Le virus est déjà présent dans trois provinces congolaises, et la maladie s'est rapidement répandue, en partie en raison des mouvements de population liés à l'exploitation minière dans l’Ituri. Les groupes armés, comme le M23, compliquent les efforts de contrôle des mouvements et de réponse sanitaire. Kaseya a souligné que "la mobilité et l'insécurité" exacerbent la propagation de la maladie.
Des volumes importants de matériel médical ont été envoyés et des équipes de l'OMS déployées, mais la réponse sur le terrain reste chaotique. L'Ituri, une province mal desservie, est confrontée à des violences incessantes et l'afflux de plus d'un million de déplacés augmente les défis. La méfiance d'une partie de la population complique encore la situation, avec plusieurs incidents signalés, dont l'incendie d'une tente de Médecins Sans Frontières.
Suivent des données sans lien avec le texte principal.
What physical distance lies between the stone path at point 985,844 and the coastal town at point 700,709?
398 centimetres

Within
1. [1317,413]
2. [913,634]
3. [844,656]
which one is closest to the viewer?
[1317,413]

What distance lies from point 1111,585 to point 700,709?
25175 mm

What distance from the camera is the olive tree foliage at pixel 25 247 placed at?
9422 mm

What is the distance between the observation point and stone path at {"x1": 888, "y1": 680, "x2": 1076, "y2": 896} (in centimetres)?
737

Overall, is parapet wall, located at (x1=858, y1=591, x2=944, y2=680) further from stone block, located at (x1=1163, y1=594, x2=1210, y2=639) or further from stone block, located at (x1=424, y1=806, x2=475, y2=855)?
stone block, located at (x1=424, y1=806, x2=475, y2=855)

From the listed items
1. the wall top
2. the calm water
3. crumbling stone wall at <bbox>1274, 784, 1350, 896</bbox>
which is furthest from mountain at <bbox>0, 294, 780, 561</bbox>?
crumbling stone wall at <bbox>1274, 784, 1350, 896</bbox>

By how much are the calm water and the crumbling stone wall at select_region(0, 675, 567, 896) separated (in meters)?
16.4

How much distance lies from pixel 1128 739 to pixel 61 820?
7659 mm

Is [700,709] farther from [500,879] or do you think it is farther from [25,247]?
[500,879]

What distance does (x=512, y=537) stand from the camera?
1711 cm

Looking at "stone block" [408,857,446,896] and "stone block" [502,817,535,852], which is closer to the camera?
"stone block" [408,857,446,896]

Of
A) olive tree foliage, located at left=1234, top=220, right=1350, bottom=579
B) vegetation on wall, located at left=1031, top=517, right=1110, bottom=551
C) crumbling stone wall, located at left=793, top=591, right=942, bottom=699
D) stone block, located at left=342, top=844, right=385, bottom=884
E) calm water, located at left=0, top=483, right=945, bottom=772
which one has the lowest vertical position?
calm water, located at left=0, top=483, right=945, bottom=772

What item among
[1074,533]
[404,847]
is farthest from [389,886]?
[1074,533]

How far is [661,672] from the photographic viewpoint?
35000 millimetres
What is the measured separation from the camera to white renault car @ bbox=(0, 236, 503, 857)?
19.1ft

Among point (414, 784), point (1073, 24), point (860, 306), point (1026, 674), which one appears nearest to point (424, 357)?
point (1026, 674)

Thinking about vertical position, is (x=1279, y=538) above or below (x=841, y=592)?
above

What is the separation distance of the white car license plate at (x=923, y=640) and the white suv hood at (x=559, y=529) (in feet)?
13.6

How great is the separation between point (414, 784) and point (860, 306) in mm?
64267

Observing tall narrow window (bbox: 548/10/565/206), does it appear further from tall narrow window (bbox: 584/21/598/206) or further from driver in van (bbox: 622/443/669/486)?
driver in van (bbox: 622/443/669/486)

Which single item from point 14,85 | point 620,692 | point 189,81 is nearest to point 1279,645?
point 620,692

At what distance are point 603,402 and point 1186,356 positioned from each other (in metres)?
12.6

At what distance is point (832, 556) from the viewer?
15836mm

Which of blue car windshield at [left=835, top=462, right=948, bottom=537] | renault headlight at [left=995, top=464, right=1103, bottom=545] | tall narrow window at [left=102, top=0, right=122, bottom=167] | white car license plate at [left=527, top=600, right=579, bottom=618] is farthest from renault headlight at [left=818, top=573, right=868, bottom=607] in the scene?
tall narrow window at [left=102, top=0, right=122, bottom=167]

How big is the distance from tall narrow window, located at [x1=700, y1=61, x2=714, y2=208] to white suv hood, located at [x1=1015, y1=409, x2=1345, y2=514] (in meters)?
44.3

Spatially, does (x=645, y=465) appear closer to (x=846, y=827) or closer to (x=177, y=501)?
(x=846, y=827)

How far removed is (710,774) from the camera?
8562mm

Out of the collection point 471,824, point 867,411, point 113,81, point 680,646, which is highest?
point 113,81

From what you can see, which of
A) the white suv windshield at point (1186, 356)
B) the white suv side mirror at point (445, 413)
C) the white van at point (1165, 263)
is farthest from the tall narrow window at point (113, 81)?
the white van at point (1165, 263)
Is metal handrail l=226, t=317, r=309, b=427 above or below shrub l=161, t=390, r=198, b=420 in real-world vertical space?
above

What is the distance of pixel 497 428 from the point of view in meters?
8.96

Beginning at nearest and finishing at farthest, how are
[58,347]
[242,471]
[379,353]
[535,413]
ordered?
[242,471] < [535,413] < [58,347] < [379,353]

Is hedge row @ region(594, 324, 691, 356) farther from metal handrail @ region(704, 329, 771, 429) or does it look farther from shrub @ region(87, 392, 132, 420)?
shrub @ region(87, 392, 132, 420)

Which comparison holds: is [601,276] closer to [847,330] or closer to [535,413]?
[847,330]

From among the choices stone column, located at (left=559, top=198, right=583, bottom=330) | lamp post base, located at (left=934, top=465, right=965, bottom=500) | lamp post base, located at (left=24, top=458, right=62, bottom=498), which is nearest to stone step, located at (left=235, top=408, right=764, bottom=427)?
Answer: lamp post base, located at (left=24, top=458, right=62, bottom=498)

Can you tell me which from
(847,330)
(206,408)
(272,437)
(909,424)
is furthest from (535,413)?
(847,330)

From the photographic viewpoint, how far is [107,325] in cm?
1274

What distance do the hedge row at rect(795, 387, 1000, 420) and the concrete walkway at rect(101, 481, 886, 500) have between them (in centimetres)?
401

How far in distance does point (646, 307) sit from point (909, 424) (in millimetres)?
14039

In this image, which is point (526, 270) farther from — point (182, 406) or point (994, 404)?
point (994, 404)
Les autorités ont pris des mesures strictes, interdisant les veillées mortuaires et limitant les rassemblements publics. Les récentes décisions comprennent la suspension des vols vers et depuis Bunia, la capitale provinciale de l'Ituri, et des restrictions d'entrée au Rwanda pour les ressortissants ayant voyagé en RDC.
Les États-Unis, quant à eux, renforcent les contrôles sanitaires aux frontières pour les voyageurs en provenance des pays africains touchés par la maladie. Cette 17e épidémie en RDC survient dans un contexte où les ONG font face à une baisse de l'aide internationale, aggravée par le retrait des États-Unis de l'OMS.